## TASK ITEM
From the text on the HoloToolkit's SpatialUnderstanding script and DLL, pull out the stretch from "When it comes" to "convenient horiz surface)", word for word.

## GIVEN PASSAGE
----------

SpatialUnderstanding (the Unity script)

The script named SpatialUnderstanding is a singleton accessed via the static SpatialUnderstanding.Instance and is what showed up in the editor as the SpatialUnderstanding component.

It has properties such as AutoBeginScanning, UpdatePeriod_DuringScanning, UpdatePeriod_AfterScanning and it controls the scanning process via methods like RequestBeginScanning/RequestFinishScan and maintains the current state via the ScanState property. It has an Update method which drives the scanning process.

It’s fairly clear what this does for us but where does the functionality ultimately come from?

SpatialUnderstanding (the native DLL)

Inside of the HoloToolkit (rather than the HoloToolkit-Unity) there is a native SpatialUnderstanding project which looks something like this;

image

This builds out into a Windows 8.1 WinRT DLL and ultimately shows up in Unity under the Plugins folder;

image

and it’s essentially a regular, flat DLL with a number of exports – these are defined in the various DLL_*.h header files so for example Dll_Interface.h contains methods like;

	// Init/term
	EXTERN_C __declspec(dllexport) int SpatialUnderstanding_Init();
	EXTERN_C __declspec(dllexport) void SpatialUnderstanding_Term();

	// Scan flow control
	EXTERN_C __declspec(dllexport) void GeneratePlayspace_InitScan(
		float camPos_X, float camPos_Y, float camPos_Z,
		float camFwd_X, float camFwd_Y, float camFwd_Z,
		float camUp_X, float camUp_Y, float  camUp_Z,
		float searchDst, float optimalSize);

and then Dll_Topology.h includes functions such as;

	EXTERN_C __declspec(dllexport) int QueryTopology_FindLargestWall(
		_Inout_ TopologyResult* wall);

Now, calling these functions from C# in Unity is going to require using PInvoke and so…

SpatialUnderstandingDll*.cs in the Toolkit

There’s a number of scripts in the toolkit which then provide PInvoke wrappers over these different functional areas exported from the native DLL;

image

and so if I dig into a file like SpatialUnderstandingDll.cs I’ll find there’s an internal, public class called Imports which has PInvoke signatures like;

            [DllImport("SpatialUnderstanding")]
            public static extern int SpatialUnderstanding_Init();

and so that’s how I might call into that one function exported from the DLL from my C# code and if I dig into SpatialUnderstandingTopologyDll.cs as another example then I’ll find;

        [DllImport("SpatialUnderstanding")]
        public static extern int QueryTopology_FindLargestWall(
            [In, Out] IntPtr wall);             // TopologyResult

and so these provide the wrappers that make these functions callable but there’s another ‘trick’ here…

SpatialUnderstandingDll.cs Script in the Toolkit

When it comes to calling into functions like this one below;

            [DllImport("SpatialUnderstanding")]
            public static extern int QueryPlayspaceStats(
                [In] IntPtr playspaceStats);    // PlayspaceStats

so, what do I provide as an IntPtr here? Well, the same class file defines;

            [StructLayout(LayoutKind.Sequential, Pack = 1)]
            public class PlayspaceStats
            {
                public int IsWorkingOnStats;				// 0 if still working on creating the stats

                public float HorizSurfaceArea;              // In m2 : All horizontal faces UP between Ground - 0.15 and Ground + 1.f (include Ground and convenient horiz surface)

----------

## INFORMATION SUPPLIED
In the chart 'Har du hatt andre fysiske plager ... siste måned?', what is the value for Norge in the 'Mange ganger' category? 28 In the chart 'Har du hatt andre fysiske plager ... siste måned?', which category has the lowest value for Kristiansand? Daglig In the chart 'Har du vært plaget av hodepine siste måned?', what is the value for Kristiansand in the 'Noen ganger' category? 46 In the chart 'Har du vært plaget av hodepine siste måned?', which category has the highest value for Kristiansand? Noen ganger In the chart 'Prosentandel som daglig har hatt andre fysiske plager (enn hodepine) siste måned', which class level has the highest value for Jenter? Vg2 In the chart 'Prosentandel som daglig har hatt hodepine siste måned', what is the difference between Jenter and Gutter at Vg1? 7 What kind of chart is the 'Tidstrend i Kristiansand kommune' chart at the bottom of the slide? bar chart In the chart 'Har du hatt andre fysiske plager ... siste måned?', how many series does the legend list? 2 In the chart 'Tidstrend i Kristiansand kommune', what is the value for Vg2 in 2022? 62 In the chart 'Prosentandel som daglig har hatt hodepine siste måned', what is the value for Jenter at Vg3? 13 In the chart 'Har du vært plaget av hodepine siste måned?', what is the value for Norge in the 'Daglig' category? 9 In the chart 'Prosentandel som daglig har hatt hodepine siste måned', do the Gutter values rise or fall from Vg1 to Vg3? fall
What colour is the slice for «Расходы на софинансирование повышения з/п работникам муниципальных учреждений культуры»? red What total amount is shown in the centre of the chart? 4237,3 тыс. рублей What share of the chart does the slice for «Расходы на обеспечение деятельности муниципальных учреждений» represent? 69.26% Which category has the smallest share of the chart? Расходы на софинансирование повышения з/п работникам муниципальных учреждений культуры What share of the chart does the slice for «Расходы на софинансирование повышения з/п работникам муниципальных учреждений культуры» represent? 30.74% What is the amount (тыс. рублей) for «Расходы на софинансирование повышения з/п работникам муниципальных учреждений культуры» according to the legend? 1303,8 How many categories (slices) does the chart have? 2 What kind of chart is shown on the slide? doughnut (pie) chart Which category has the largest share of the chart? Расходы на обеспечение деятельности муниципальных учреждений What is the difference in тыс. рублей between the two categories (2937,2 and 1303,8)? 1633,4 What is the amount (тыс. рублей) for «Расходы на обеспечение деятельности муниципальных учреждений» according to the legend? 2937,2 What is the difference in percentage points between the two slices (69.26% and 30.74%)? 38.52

----------

## SOLUTION TO THE PROBLEM
When it comes to calling into functions like this one below;

            [DllImport("SpatialUnderstanding")]
            public static extern int QueryPlayspaceStats(
                [In] IntPtr playspaceStats);    // PlayspaceStats

so, what do I provide as an IntPtr here? Well, the same class file defines;

            [StructLayout(LayoutKind.Sequential, Pack = 1)]
            public class PlayspaceStats
            {
                public int IsWorkingOnStats;				// 0 if still working on creating the stats

                public float HorizSurfaceArea;              // In m2 : All horizontal faces UP between Ground - 0.15 and Ground + 1.f (include Ground and convenient horiz surface)